--- PAGE EXTRACT ---
From Chamonix we drove
Smarty a bit more than 100km to the town of Annecy, parked Smarty and set out
in search of lunch. Jane was getting ‘hangry’ (a Perrott term, or possibly it’s
Harry’s meaning one is angry because they are hungry). We walked through a park
full of picknickers towards Lac d’Annecy that was seething with all sorts of
boats on a beautiful and warm Sunday afternoon – we had gone from below
freezing in the mountains to the low 20s in Annecy. Unexpectedly, there were no
eating places by the lake, Jane got hangrier and marched determinedly on, not
stopping to take in the very attractive views over the lake. I was frequently
left behind as I stopped to take photographs.
Fortunately for all
concerned, the lakeside walk brought us to the old town of Annecy where
virtually every building seems to be an eating establishment. We stopped at la
Galejade after Jane had a cursory look at the menu and decided that’s where we
must eat. It wasn’t a bad choice, our pavement table was alongside one of the
town’s many canals. We wanted to have fondue before leaving France and it was
on the menu. Unfortunately, they are unable to serve fondue outside and inside
was full. I settled for lasagna and salad while Jane chose Salade Savoyarde, a
mix of salad, egg, bacon and croutons piled high in a large bowl which she announced was delicious. We had a half bottle of white wine with our meal – I
recall half bottles years ago in the UK, but I don’t think they exist in New
Zealand, a very sensible measure for people like us that are driving.
--- RECORD EXCERPTS ---
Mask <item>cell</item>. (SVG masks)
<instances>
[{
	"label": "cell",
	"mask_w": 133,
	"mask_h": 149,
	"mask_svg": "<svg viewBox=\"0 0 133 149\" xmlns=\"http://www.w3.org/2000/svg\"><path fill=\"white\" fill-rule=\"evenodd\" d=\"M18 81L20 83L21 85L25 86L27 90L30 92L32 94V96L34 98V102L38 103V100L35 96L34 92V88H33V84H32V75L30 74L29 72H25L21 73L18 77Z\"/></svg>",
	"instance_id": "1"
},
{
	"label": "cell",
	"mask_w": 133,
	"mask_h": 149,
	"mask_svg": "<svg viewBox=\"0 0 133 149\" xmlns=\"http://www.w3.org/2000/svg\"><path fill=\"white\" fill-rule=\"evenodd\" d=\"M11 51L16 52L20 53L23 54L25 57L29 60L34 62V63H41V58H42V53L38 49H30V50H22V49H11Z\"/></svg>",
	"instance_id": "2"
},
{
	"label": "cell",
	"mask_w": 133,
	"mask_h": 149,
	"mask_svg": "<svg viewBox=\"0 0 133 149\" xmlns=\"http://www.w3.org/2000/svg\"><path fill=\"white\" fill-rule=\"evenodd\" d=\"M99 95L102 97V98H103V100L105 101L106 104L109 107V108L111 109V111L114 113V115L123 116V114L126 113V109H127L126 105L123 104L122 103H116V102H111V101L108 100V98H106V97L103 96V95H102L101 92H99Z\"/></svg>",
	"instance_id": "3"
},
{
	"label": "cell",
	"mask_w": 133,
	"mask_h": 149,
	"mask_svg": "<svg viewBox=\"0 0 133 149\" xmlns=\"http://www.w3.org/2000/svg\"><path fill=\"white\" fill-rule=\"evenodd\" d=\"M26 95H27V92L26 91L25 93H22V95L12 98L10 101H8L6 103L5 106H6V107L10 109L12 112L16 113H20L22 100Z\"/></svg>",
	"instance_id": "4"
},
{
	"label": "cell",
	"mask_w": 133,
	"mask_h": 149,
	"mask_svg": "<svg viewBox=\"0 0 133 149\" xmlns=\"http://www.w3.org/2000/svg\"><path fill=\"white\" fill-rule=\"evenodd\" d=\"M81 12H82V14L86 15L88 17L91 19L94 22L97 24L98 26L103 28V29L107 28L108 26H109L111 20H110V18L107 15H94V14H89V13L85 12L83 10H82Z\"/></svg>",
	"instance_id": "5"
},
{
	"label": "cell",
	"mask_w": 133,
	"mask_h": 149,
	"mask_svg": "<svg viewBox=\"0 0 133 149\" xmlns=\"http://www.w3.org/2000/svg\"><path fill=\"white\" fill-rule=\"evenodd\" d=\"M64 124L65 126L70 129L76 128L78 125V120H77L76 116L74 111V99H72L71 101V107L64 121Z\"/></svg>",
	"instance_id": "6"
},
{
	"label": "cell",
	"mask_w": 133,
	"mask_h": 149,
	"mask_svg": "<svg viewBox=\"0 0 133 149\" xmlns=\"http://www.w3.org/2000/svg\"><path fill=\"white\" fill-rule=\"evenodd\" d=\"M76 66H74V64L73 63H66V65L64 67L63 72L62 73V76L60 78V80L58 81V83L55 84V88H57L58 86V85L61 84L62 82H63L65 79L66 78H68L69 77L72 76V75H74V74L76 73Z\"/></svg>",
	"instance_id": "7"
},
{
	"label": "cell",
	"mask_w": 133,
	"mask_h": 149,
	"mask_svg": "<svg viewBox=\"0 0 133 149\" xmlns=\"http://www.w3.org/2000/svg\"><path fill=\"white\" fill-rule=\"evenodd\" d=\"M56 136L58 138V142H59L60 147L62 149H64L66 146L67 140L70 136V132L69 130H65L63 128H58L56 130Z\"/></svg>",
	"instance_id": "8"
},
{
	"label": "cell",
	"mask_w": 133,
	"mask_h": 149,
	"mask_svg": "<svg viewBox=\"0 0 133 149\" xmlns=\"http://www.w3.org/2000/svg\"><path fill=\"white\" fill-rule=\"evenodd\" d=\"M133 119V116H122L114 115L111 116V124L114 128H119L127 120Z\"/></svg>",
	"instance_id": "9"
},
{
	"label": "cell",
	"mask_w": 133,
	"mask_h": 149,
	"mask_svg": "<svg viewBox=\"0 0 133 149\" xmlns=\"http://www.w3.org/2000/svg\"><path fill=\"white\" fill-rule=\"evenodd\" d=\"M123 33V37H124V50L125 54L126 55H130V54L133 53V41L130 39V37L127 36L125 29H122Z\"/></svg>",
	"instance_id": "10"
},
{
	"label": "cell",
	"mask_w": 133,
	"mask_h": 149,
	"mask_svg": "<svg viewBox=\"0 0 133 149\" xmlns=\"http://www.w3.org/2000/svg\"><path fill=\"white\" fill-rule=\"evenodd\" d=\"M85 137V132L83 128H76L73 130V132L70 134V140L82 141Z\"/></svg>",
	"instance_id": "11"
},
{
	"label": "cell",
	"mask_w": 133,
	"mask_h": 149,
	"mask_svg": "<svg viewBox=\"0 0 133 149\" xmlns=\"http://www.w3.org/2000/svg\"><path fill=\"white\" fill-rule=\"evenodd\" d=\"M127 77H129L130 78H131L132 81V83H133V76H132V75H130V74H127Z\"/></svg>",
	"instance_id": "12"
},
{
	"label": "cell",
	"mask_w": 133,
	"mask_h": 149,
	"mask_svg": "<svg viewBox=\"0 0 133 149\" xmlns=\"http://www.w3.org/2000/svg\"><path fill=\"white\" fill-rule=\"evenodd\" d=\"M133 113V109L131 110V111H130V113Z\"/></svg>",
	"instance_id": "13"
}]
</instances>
---
## LIST OF TASKS
[1] In the travel passage, what did Jane order for lunch at la Galejade?
[2] Transcribe the records word for word, everything from the very start of the records down to the line containing "81L20 83L21 85L25", with both ends included.

## FINAL ANSWERS
[1] Salade Savoyarde, a mix of salad, egg, bacon and croutons piled high in a large bowl.

[2]
Mask <item>cell</item>. (SVG masks)
<instances>
[{
	"label": "cell",
	"mask_w": 133,
	"mask_h": 149,
	"mask_svg": "<svg viewBox=\"0 0 133 149\" xmlns=\"http://www.w3.org/2000/svg\"><path fill=\"white\" fill-rule=\"evenodd\" d=\"M18 81L20 83L21 85L25 86L27 90L30 92L32 94V96L34 98V102L38 103V100L35 96L34 92V88H33V84H32V75L30 74L29 72H25L21 73L18 77Z\"/></svg>",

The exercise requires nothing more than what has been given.